I can testify that Thai people, whose culture is largely based on Buddhism, and Indonesian people, who are mostly Muslims, stop at red lights too. They don't need the Bible to tell them how to behave.
"Which shew the work of the law written in their hearts, their conscience also bearing witness.." (Romans 2:15a) Everyone knows in their innermost being that it is wrong to kill, even if they don't realize that consciously. The Law of God is imprinted upon the hearts of men, and they can't escape it.
I am an agnostic and I stop at red lights because I believe that it's in society's best interests to obey and abide by commonly agreed laws and rules. I also have empathy for my fellow human beings and do not wish to cause them harm - I don't believe that that empathy comes exclusively from the Bible.
Do you believe in a God?
Clarify for me what an agnostic is.
Let's face it, the Old Testament is packed full of stories of fratricide, genocide and child-sacrifice, hardly a great model of how to behave.
Yes, the Bible has instances of the Israelites exterminating pagan cultures. Sometimes God told them to do that, and He was perfectly holy in doing so. If we as God's creation call Him corrupt for putting to death people who hated Him, then we are the corrupt ones. We all deserve death (both physical and spiritual) because we have sinned against God; we have broken His law (the Ten Commandments).
I'm not sure what you're talking about when you say "the Old Testament is packed full of stories of fratricide.......and child-sacrifice, hardly a great model of how to behave." The Bible says "thou shalt not murder". Murder is the killing of a person with no lawful cause for doing so. (a lawful cause would be either self defense or else punishment for a crime, which the latter can only be administered by a civil magistrate.) Cain killed Abel--fratricide. Murder. Not a model for how we ought to live our lives, and God did not condone what Cain did.
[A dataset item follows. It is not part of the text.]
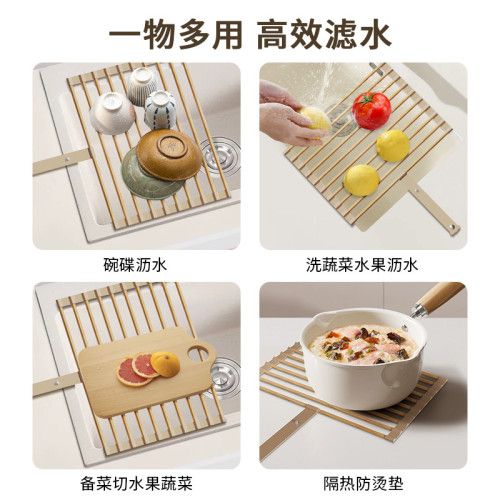 水槽瀝水架廚房家用水池碗碟洗碗盤子餐具收納架果蔬可折曡置物架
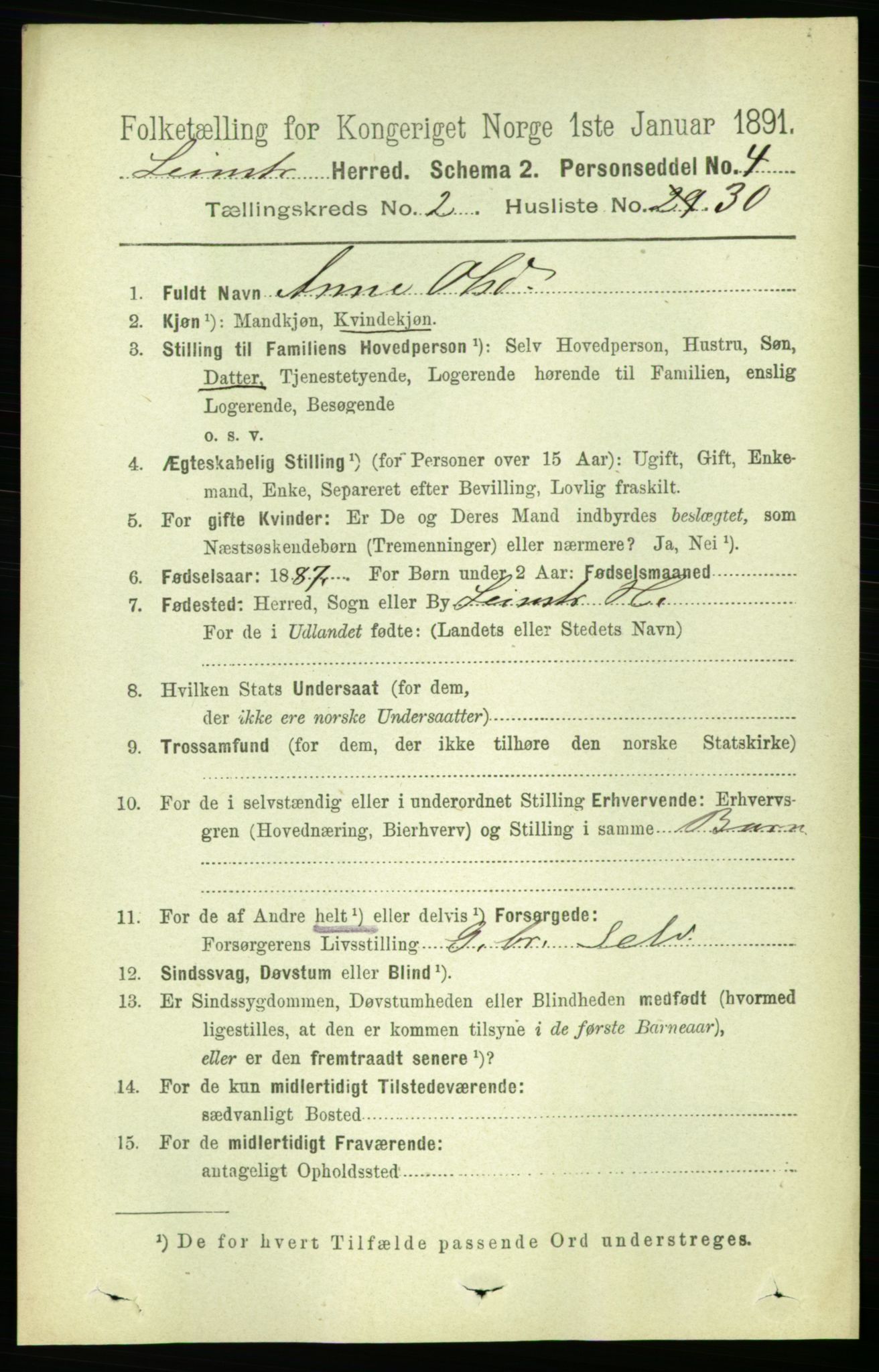 RA, 1891 census for 1654 Leinstrand, 1891, p. 690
Child-sacrifice--this happened quite a bit in the Bible, but never by a God-fearing people. The Israelites committed it when they turned away from God and began worshiping the idols of other nations. "They have built also the high places of Baal, to burn their sons with fire for burnt offerings to Baal, which I commanded not, nor spoke it, neither came it into my mind:"(Jeremiah 19:5).
So much for a mere seeker for evidence. He she is a clear liar, and needs reminding that liars go to hell. A mind as tight shut as a nuclear silo. And one would be content to leave it there, were it not for the fact that these Taliban are trying to introduce religious dogma to school curricula in several US states and have made several attempts in the UK and elsewhere.
What am I lying about? Because I won't believe the theory of Evolution?
But they're still bears, right? They're not turning into seals, or puffins, or lemmings (or cats).
Of course they're not - why would they? A bear turning into a cat would magic, not evolution. As for half-creatures etc, this is a creationist straw an argument. Every living thing is at some evolutionary point, there are not quantifiable fractions.
Methinks you're on a windup here Iona.
I'm simply stating that we see no animals, in the fossil record or without, that support the claim that one creature can turn into another. It's perfectly rational to say that one variation of the bear species can turn into another variation of the bear species. But there is no support for the claim that a bear can turn into another species, as Evolution says that they ought.